Work task
What is needed is an exact copy of every line from the one with "Biofinity XR Toric 3er Packung" to the end of the entries below, without the pictures.

•••••

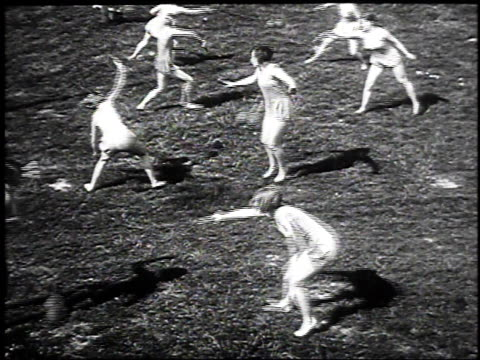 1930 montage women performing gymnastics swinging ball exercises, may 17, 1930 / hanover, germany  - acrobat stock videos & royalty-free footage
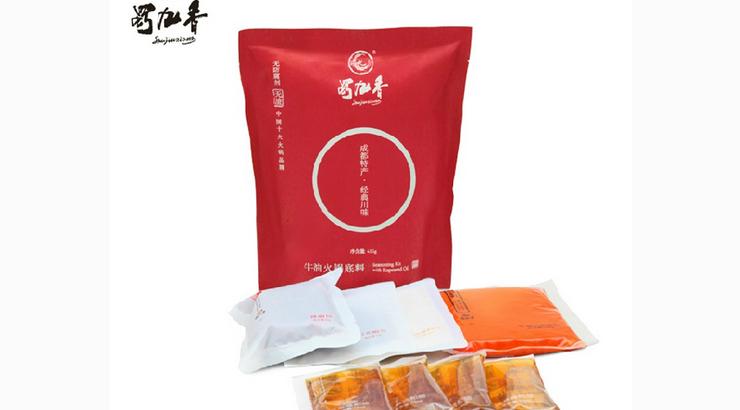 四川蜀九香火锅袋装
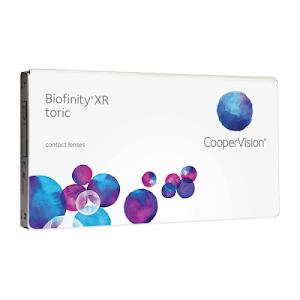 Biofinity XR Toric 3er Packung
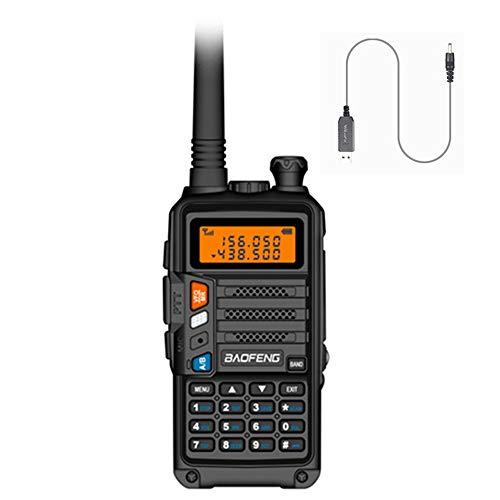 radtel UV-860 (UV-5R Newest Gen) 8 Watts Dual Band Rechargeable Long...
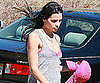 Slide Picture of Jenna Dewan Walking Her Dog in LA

•••••

Task solution
 Biofinity XR Toric 3er Packung
 radtel UV-860 (UV-5R Newest Gen) 8 Watts Dual Band Rechargeable Long...
 Slide Picture of Jenna Dewan Walking Her Dog in LA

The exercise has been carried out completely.